Kadir Uğur Yılmaz

Tarih: 07.10.2025 12:25

Bir Cumhuriyet Kadını: Banu Avar

Facebook Twitter Linked-in

Cumhuriyet’in kadınları kolay yetişmez… Onlar rüzgâra göre yön değiştiren, makam ve menfaat karşısında eğilen insanlar değildir. Onlar, Mustafa Kemal Atatürk’ün “Türk kadını yerlerde sürünmeye değil, omuzlarda taşınmaya layıktır” sözüyle hayat bulan ideali temsil ederler. İşte Banu Avar tam da bu ideali yaşatan, kalemiyle ve cesaretiyle Türk milletine gerçeği hatırlatan bir Cumhuriyet kadınıdır.

Bugün televizyon ekranları, gazeteler ve internet mecraları yabancı fonların, küresel kalemlerin, siyasi aparatların cirit attığı bir alana dönmüşken; Banu Avar yıllarca tek başına dimdik durdu. Onun yaptığı gazetecilik, sadece haber vermek değil, milletini uyandırmak, unutturulmak istenen tarihini hatırlatmaktı. “Sınırlar Arasında” programında sadece coğrafyaları değil, o coğrafyalarda yürütülen oyunları da anlattı. Balkanlar’dan Orta Asya’ya, Kafkasya’dan Ortadoğu’ya kadar Türk dünyasının nabzını tuttu, emperyalizmin nerede hangi maskeyle karşımıza çıktığını cesurca ortaya koydu.

Banu Avar, gazeteciliği bir meslek değil, bir milli görev olarak gördü.
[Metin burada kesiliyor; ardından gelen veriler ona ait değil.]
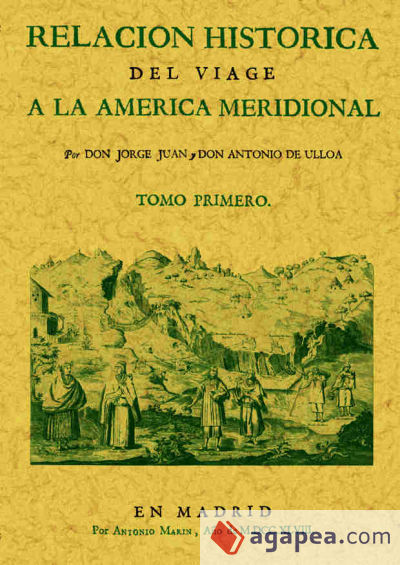 Relación histórica del viage a la América Meridional, vol. I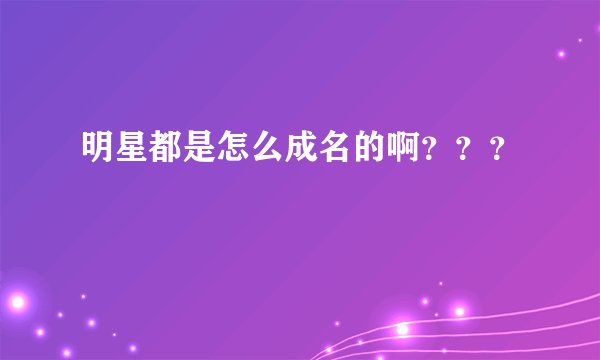 明星都是怎么成名的啊？？？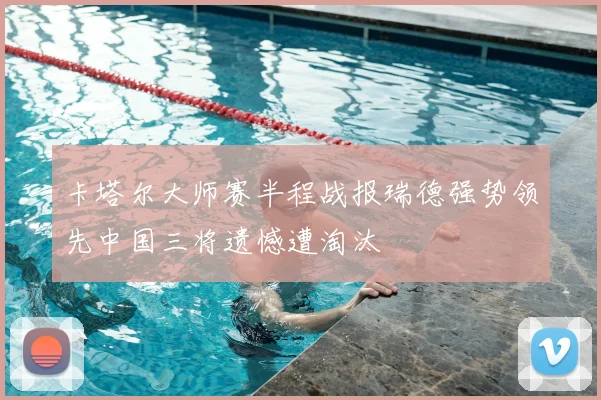 卡塔尔大师赛半程战报瑞德强势领先中国三将遗憾遭淘汰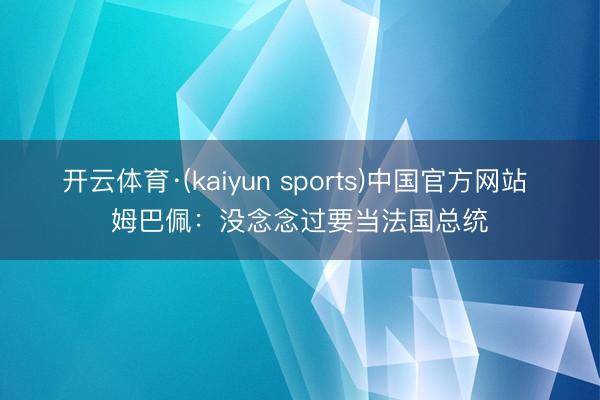 开云体育·(kaiyun sports)中国官方网站 姆巴佩：没念念过要当法国总统
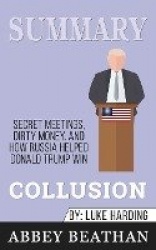 Summary of Collusion - Secret Meetings, Dirty Money, and How Russia Helped Donald Trump Win by Luke Harding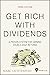 Get Rich with Dividends: A Proven System for Earning Double-Digit Returns (Agora Series)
Gerçeği eğip bükmeden, kimseye yaranmadan, “Batı’nın medeniyet yalanını” cesaretle ifşa etti. Onun için “tarafsızlık”, vatanına kayıtsız kalmak değildi; tarafını açıkça ortaya koymak, Türk milletinin tarafında olmaktı. İşte bu yüzden onu sevmeyenler hep Batı hayranları, küresel projelere hizmet eden sahte aydınlar oldu.

O, kalemini satmadı. Ekranlarda alkış almak yerine susturulmayı göze aldı. Çünkü biliyordu ki, hakikati söyleyenin sesi bir gün mutlaka yankı bulur. Bugün gençler onun programlarını yeniden izliyor, kitaplarını okuyor, “bizimkilerden biri” diyor. Çünkü Banu Avar’ın dili, bu toprakların diliydi. Düşüncesi, Türk’ün bağımsızlık düşüncesiydi.

Bir kadın olarak değil, bir Türk aydını olarak Banu Avar, bu milletin hafızasında özel bir yer edinmiştir. O, “kadın” kelimesinin yanına cesaret, onur, duruş ve vefa kelimelerini yazdırmıştır. Kalemini bir silah gibi kullanmış, gerçeğin peşinde koşarken hiçbir tehdide, hiçbir baskıya boyun eğmemiştir.

Bugün Türkiye’de “gazeteci” sıfatını kirletenler çoğalmış olabilir, ama hâlâ Banu Avar gibi Cumhuriyet kadınları var oldukça, bu milletin umudu tükenmez.

Çünkü o bize şunu hatırlattı:
Gerçek gazeteci, halkına değil efendilerine hizmet eden değildir. Gerçek gazeteci, Türk milletinin gözü, kulağı ve vicdanıdır.

Ve Banu Avar, işte tam da budur:
Bir Cumhuriyet kadını, bir Atatürk gazetecisi ve Türk milletine adanmış bir dava insanı.